Carr also doesn't want the FCC to investigate "extraneous" matters such as whether broadband is cheap enough to be affordable.

"The Commission in the 2024 Report departed from the way that the section 706 inquiry had historically been conducted by for the first time reading several extraneous universal service criteria into the section 706 statutory inquiry based upon its interpretation of Congressional intent. We propose to reorient the section 706 inquiry back to the plain language of the statute and eliminate this expansion," the Carr proposal says.

A footnote indicating which extraneous material will be removed said the 2024 report "for the first time incorporated the universal service goals of deployment, adoption, affordability, availability, and equitable access to broadband throughout the United States as the metrics for conducting the section 706 inquiry." Carr objected to the use of words like "affordability" and "adoption" when the 2024 report was released, saying, "those terms appear nowhere in Section 706."

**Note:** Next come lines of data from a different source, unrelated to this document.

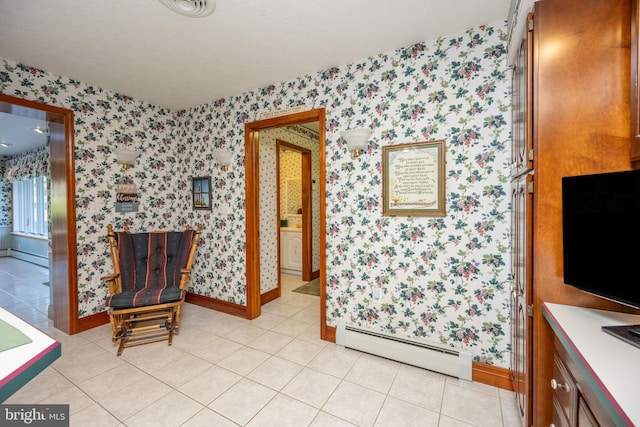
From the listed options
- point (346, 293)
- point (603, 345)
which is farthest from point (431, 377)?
point (603, 345)

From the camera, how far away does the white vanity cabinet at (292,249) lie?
16.2 ft

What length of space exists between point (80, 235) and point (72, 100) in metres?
1.38

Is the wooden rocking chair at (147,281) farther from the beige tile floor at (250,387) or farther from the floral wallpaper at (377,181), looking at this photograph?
the floral wallpaper at (377,181)

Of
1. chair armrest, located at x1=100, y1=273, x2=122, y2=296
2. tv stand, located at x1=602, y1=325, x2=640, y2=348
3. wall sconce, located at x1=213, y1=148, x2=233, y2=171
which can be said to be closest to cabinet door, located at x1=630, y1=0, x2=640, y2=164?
tv stand, located at x1=602, y1=325, x2=640, y2=348

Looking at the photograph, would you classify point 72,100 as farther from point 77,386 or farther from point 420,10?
point 420,10

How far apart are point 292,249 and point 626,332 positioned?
4.38 metres

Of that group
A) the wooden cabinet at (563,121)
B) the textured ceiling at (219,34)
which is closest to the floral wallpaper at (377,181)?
the textured ceiling at (219,34)

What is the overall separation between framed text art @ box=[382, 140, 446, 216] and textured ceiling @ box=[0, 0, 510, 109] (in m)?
0.85

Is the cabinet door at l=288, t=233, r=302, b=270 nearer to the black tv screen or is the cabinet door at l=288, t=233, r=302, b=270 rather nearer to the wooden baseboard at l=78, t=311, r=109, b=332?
the wooden baseboard at l=78, t=311, r=109, b=332

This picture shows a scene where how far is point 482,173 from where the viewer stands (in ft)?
6.48

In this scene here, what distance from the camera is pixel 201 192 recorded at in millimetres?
3512

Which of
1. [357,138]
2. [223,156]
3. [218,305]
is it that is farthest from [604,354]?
[218,305]

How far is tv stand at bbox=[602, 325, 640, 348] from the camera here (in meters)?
0.92

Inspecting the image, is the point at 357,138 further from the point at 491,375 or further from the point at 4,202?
the point at 4,202
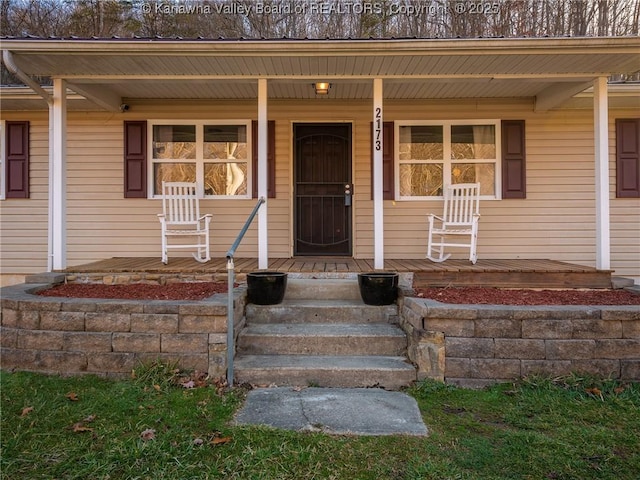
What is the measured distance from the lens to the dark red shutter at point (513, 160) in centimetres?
570

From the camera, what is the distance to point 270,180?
570cm

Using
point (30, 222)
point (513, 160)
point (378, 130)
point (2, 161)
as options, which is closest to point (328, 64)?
point (378, 130)

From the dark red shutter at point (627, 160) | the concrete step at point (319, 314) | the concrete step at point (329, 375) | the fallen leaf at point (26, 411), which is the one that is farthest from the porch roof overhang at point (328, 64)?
the fallen leaf at point (26, 411)

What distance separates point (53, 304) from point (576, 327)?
Answer: 383 cm

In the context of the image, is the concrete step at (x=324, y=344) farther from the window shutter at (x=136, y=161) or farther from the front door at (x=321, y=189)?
the window shutter at (x=136, y=161)

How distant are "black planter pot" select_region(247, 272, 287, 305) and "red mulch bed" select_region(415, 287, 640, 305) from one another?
1.24 metres

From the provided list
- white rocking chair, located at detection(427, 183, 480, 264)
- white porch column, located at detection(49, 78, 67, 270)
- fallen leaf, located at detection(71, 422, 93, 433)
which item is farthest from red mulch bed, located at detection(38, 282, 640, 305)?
fallen leaf, located at detection(71, 422, 93, 433)

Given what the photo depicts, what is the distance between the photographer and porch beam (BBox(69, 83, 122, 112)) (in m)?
4.91

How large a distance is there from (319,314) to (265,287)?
0.53 metres

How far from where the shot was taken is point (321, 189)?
230 inches

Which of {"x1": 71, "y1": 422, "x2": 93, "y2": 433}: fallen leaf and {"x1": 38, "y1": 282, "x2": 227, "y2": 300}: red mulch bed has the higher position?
{"x1": 38, "y1": 282, "x2": 227, "y2": 300}: red mulch bed

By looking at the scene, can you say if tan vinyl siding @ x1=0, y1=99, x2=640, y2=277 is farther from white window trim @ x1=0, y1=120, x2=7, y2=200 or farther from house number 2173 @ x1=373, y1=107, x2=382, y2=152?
house number 2173 @ x1=373, y1=107, x2=382, y2=152

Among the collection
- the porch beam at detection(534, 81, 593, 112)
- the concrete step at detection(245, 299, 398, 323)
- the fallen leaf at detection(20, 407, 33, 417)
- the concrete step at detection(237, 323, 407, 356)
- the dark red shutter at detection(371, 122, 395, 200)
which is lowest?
the fallen leaf at detection(20, 407, 33, 417)

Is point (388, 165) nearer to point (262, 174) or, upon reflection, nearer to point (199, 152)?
point (262, 174)
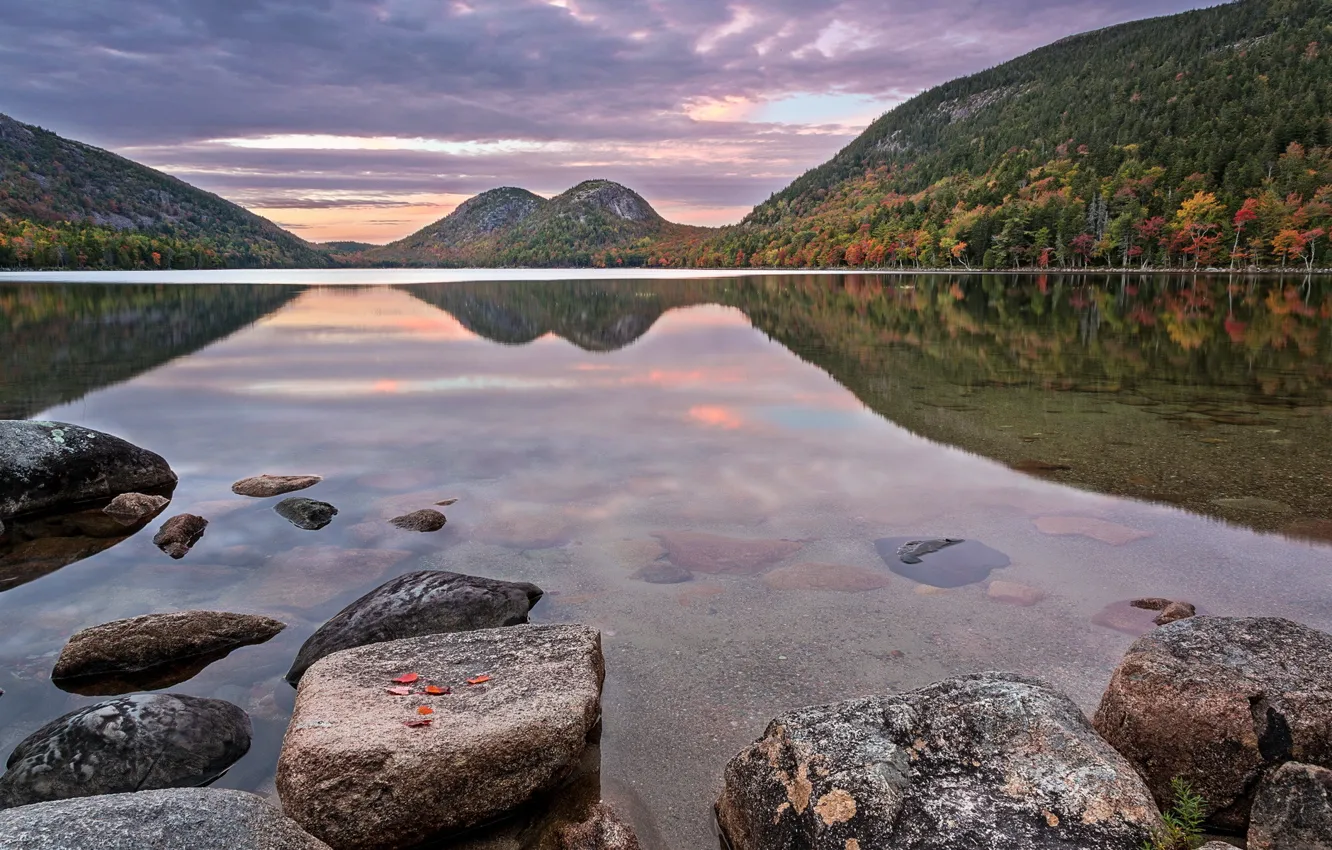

The Carr FCC's proposal points to a Supreme Court ruling that limited the ability of federal agencies to interpret ambiguous laws. Given that ruling, "we believe it is most prudent to strictly adhere to the statutory text," the proposal said.

The Biden-era FCC didn't get very far in analyzing broadband prices. Former Chairwoman Jessica Rosenworcel, who led the FCC under Biden, wanted to expand the commission's use of pricing data. An FCC inquiry in September 2024 sought comment on how the FCC could add more pricing data to its annual analysis, noting that the March 2024 report lacked "granular price information, especially for rural areas, limited the analysis to overall patterns of affordability."

Scrapping long-term gigabit goal

The most recent Section 706 report, released in March 2024 after a 3–2 vote, also raised the FCC's Internet speed benchmark to 100Mbps download speeds and 20Mbps upload speeds. The previous benchmark of 25Mbps downstream and 3Mbps upstream had been in place for nine years.

Under then-Chairwoman Jessica Rosenworcel, the FCC additionally set a "long-term speed goal" of 1Gbps download speeds with 500Mbps upload speeds. Carr's proposal would abolish that long-term goal.

"As part of our return to following the plain language of section 706, we propose to abolish without replacement the long-term goal of 1,000/500Mbps established in the 2024 Report," Carr's plan said. "Not only is a long-term goal not mentioned in section 706, but maintaining such a goal risks skewing the market by unnecessarily potentially picking technological winners and losers."

Fiber networks can already meet a 1,000/500Mbps standard, and the Biden administration generally prioritized fiber when it came to distributing grants to Internet providers. The Trump administration changed grant-giving procedures to distribute more funds to non-fiber providers such as Elon Musk's Starlink satellite network.

Carr's proposal alleged that the 1,000/500Mbps long-term goal would "appear to violate our obligation to conduct our analysis in a technologically neutral manner," as it "may be unreasonably prejudicial to technologies such as satellite and fixed wireless that presently do not support such speeds."

100/20Mbps standard appears to survive

When the 100/20Mbps standard was adopted last year, Carr alleged that "the 100/20Mbps requirement appears to be part and parcel of the Commission's broader attempt to circumvent the statutory requirement of technological neutrality." It appears the Carr FCC will nonetheless stick with 100/20Mbps for measuring availability of fixed broadband. But his plan would seek comment on that approach, suggesting a possibility that it could be changed.

"We propose to again focus our service availability discussion on fixed broadband at speeds of 100/20Mbps and seek comment on this proposal," the plan said.

If any regulatory changes are spurred by Carr's deployment inquiry, they would likely be to eliminate regulations instead of adding them. Carr has been pushing a "Delete, Delete, Delete" initiative to eliminate rules that he considers unnecessary, and his proposal asks for comment on broadband regulations that could be removed.

"Are there currently any regulatory barriers impeding broadband deployment, investment, expansion, competition, and technological innovation that the Commission should consider eliminating?" the call for comment asks.